Am 23. Juni feiert man in den USA den National Pink Day. Wieso, weshalb warum? Das weiß eigentlich keiner so genau. Aber trotzdem kannst auch Du ein Zeichen in Pink setzen: Zieh Dir was Pinkes an, färb Dir die Haare oder lackier Dir die Nägel pink, back für Deine Freunde einen pinken Kuchen, nimm im Büro den pinken Textmarker oder die pinken Post-its, hör Musik von Pink oder Pink Floyd oder guck Dir Pink Panther an. Think pink – zumindest an diesem Tag.

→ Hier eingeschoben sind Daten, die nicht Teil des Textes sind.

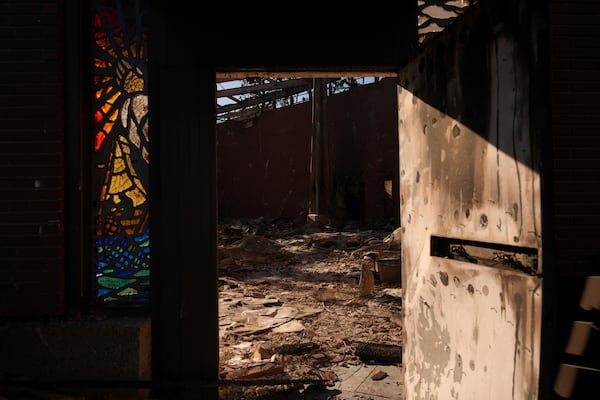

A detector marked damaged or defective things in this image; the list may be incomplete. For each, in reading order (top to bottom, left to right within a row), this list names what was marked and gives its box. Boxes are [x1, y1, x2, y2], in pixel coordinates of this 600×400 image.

burned concrete wall [217, 76, 398, 223]
burned concrete wall [398, 3, 548, 400]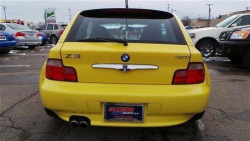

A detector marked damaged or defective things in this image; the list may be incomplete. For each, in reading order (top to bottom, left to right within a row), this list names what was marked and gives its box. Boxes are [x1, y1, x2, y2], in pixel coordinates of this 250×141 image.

crack in pavement [0, 90, 39, 117]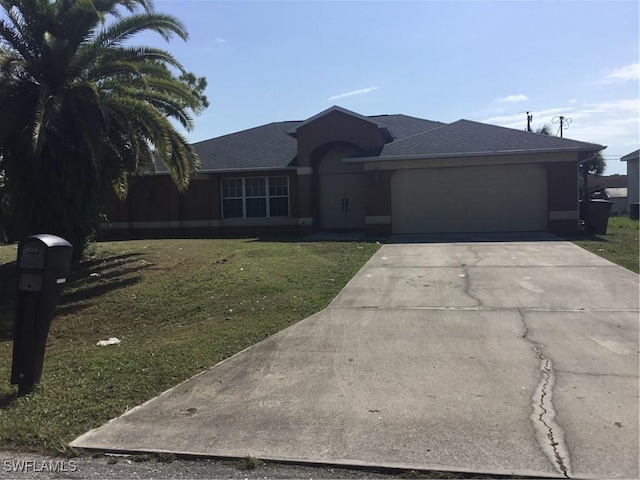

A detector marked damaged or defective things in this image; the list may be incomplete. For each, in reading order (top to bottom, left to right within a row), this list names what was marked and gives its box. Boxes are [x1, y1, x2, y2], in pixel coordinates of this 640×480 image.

crack in driveway [524, 312, 572, 476]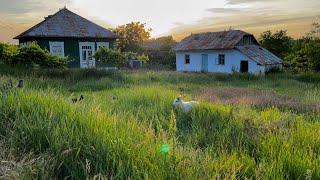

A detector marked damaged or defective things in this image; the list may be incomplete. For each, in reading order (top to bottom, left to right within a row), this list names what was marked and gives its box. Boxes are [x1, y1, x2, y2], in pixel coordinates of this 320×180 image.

rusty metal roof [14, 7, 116, 39]
rusty metal roof [176, 30, 251, 51]
rusty metal roof [236, 45, 282, 65]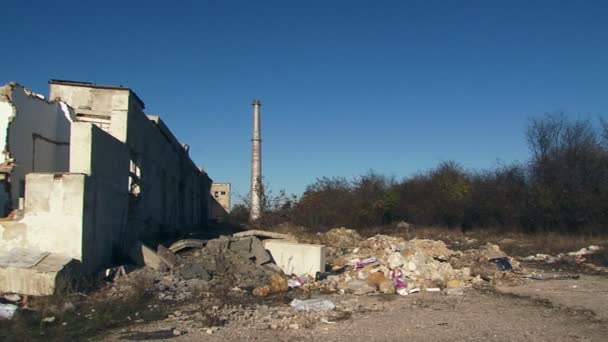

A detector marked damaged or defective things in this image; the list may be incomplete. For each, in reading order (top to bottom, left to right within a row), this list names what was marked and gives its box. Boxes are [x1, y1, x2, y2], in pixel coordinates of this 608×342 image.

broken concrete slab [0, 250, 81, 296]
broken concrete slab [129, 240, 163, 270]
broken concrete slab [157, 244, 176, 268]
broken concrete slab [264, 239, 326, 276]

Wenn Du eine Pechsträhne hast, färbe sie pink!

Pink ist auch politisch

Pink ist aber mehr als nur die Knall-Farbe. Viele Organisationen und Initiativen nutzen die Farbe, um auf ihre Anliegen aufmerksam zu machen. Auch beim Thema Brustkrebs setzen zahlreiche Initiativen, Organisationen und Unternehmen ihre Zeichen in Pink, wenn es um Awareness und Früherkennung geht: Von pinken Charity Nights und der internationalen Luftfahrt-Kampagne FlyPink über pinke Football-Stadien und Pink Ribbon Golf-Turniere bis hin zu den Pink Kids – einer Plattform für Kinder und Jugendliche, deren Mütter an Brustkrebs erkrankt sind.

Mit diesen und vielen anderen Aktionen wollen sie die Erkrankung und die Bedürfnisse der betroffenen Frauen ins Bewusstsein der Öffentlichkeit rücken.